Experimental results indicate that the proposed system significantly outperforms the baseline strategies in terms of both total execution time and average waiting time. In the first scenario, the system achieved a reduction in total execution time of up to 68% compared to the baselines, and a 29.5% reduction relative to the default Kubernetes scheduler. Furthermore, it reduced the average pipeline waiting time by as much as 80.7% compared to the baselines. The average waiting time was not measured for the Kubernetes scheduler, as it initiates execution immediately upon submission.
In the second scenario, the system demonstrated effective pipeline dispatching. Batches of six pipelines were submitted at four-minute intervals, and the system consistently cleared the waiting queue before the arrival of the next batch. In contrast, the baseline strategies were unable to do so, resulting in a cascading effect that increased both execution and waiting times.

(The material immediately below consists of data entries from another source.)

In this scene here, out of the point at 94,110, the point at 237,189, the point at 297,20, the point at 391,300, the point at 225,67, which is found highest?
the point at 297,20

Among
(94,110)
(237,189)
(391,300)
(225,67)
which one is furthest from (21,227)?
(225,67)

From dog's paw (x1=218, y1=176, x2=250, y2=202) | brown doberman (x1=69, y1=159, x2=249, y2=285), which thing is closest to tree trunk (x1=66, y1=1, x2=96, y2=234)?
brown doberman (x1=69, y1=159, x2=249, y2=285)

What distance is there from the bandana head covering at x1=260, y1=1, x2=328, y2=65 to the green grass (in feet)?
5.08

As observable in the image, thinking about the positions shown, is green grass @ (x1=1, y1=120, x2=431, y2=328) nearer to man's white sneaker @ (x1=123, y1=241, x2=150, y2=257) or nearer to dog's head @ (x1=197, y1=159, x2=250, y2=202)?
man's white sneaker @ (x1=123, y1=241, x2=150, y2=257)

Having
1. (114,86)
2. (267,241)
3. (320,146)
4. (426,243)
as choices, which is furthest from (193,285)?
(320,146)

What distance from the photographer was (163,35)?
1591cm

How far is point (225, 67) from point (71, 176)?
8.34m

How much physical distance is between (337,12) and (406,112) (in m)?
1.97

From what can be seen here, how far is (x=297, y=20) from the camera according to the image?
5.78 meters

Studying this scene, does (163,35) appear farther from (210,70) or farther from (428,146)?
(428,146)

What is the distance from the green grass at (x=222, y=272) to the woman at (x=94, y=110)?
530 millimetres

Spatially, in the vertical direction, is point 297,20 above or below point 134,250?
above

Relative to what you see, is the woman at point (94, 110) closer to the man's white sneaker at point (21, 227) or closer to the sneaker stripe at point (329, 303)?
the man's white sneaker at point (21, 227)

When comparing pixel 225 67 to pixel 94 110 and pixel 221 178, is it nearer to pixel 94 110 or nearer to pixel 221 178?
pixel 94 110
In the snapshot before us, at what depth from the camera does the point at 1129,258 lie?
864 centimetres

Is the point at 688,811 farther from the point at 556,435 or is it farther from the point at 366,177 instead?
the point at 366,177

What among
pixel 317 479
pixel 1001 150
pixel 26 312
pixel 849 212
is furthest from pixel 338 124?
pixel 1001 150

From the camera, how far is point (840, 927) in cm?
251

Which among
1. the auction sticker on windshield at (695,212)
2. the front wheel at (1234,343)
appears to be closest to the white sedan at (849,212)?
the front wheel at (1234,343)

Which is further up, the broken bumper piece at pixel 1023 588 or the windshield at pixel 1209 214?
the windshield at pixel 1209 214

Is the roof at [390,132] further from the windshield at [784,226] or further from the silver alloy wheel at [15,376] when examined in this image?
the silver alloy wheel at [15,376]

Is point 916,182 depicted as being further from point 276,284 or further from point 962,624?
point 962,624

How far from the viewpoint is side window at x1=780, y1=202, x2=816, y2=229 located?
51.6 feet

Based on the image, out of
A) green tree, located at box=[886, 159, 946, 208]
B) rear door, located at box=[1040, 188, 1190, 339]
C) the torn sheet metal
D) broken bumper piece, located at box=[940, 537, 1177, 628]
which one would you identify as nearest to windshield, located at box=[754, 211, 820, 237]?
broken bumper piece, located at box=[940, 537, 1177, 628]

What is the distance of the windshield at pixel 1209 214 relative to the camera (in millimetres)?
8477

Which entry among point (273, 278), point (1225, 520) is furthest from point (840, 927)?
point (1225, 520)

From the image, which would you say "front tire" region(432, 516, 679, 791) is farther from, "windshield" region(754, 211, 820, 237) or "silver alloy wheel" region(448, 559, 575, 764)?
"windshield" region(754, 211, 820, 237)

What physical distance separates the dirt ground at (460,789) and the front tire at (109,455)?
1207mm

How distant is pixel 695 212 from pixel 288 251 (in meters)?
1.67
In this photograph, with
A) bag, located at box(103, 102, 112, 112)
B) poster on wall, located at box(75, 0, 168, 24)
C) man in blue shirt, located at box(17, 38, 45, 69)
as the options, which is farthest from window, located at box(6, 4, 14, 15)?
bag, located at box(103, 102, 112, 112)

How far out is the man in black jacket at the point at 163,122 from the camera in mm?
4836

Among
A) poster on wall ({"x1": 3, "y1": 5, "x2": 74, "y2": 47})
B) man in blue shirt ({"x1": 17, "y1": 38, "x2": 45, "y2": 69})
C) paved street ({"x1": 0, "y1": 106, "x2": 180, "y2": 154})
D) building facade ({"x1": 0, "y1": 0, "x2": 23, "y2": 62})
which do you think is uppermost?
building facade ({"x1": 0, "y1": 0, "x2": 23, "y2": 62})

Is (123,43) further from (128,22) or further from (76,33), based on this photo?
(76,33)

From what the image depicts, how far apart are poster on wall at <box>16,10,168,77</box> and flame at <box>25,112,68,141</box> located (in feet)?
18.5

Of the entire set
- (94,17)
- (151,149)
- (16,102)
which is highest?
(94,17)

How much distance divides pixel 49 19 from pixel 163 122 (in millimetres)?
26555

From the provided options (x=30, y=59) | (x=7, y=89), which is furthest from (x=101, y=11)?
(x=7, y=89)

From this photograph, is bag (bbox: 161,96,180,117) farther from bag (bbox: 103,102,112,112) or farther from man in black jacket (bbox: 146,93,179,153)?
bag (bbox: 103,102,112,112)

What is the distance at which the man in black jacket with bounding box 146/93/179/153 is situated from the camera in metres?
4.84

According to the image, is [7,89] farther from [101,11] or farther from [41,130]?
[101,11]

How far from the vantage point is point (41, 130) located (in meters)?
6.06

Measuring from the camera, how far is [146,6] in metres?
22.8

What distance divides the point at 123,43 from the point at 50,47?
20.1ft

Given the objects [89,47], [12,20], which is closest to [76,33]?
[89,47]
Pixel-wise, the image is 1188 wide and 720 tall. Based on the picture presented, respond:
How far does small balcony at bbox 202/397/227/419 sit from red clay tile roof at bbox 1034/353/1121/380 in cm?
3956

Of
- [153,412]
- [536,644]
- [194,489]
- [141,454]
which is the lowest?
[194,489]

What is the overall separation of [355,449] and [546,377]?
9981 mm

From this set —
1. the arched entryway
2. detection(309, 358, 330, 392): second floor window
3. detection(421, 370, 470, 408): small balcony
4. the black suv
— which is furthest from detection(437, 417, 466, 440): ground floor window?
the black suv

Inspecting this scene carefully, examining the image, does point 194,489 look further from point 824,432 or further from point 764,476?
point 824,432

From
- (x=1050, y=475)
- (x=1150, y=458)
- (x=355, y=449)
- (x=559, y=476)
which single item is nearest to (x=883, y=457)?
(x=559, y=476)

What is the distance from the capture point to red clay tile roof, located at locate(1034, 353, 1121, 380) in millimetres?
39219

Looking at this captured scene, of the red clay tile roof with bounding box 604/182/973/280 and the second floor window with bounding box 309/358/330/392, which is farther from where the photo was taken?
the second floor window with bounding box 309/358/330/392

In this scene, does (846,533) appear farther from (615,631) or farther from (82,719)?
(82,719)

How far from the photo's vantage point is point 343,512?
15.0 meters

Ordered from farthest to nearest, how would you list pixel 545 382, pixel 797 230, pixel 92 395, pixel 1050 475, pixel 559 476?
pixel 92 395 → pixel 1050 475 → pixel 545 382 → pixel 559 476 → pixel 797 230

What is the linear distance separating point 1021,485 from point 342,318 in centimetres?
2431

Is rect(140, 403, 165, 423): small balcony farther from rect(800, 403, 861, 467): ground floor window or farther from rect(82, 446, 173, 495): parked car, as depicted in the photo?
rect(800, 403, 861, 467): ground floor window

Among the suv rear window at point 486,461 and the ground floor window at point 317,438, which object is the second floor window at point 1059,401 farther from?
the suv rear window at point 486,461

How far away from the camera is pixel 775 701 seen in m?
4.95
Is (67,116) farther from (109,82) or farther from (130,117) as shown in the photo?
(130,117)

While the proposed solution demonstrates significant improvements in executing ML pipelines, it is not without limitations. First, the heuristic-based placement strategy relies on predefined rules, which may not adapt effectively to dynamic changes in the cluster or workload. Second, determining the number of operations based on theoretical computational complexity may not accurately reflect the actual execution time of pipelines, particularly for algorithms that benefit from hardware acceleration. This discrepancy can result in suboptimal scheduling decisions. Third, the current evaluation does not sufficiently explore complex or extreme scenarios, limiting the understanding of the system’s robustness and performance under more demanding conditions.
Given these limitations, several avenues for future enhancement emerge. A key direction for future work is the development of a more adaptive task placement strategy. Making the strategy responsive to changing workloads and cluster conditions could significantly enhance the system’s performance. This may involve leveraging ML or RL techniques to enable the system to learn from historical data and real-time metrics. In the case of RL, the placement strategy could treat the current state of the cluster and the characteristics of incoming pipelines as environmental states, and use a reward system based on the performance of placement decisions, such as execution time and resource utilisation. This approach would improve the system’s adaptability without requiring manual adjustments to the placement heuristic.
Another promising area for improvement is the prediction of pipeline execution times. Rather than using the number of operations to represent a pipeline’s length, incorporating lightweight profiling techniques or leveraging historical execution data from similar pipelines could yield more accurate performance estimates. These improvements would enable more informed scheduling decisions and further enhance overall system efficiency.
Future work should focus on evaluating the system across a wider range of realistic and heterogeneous scenarios. Although the current evaluation provides valuable insights, validating the system with a broader spectrum of ML pipelines and cluster configurations is essential to fully assess its adaptability and robustness. Additionally, it would be beneficial to examine the system’s performance under extreme or highly variable conditions.
Finally, although improvements in execution and waiting times often correlate with more efficient resource utilisation, conducting a dedicated analysis of resource utilisation metrics is essential. Future evaluations should, therefore, include explicit measurements of key resource metrics, such as CPU and memory usage, to provide a more comprehensive understanding of the system’s overall performance.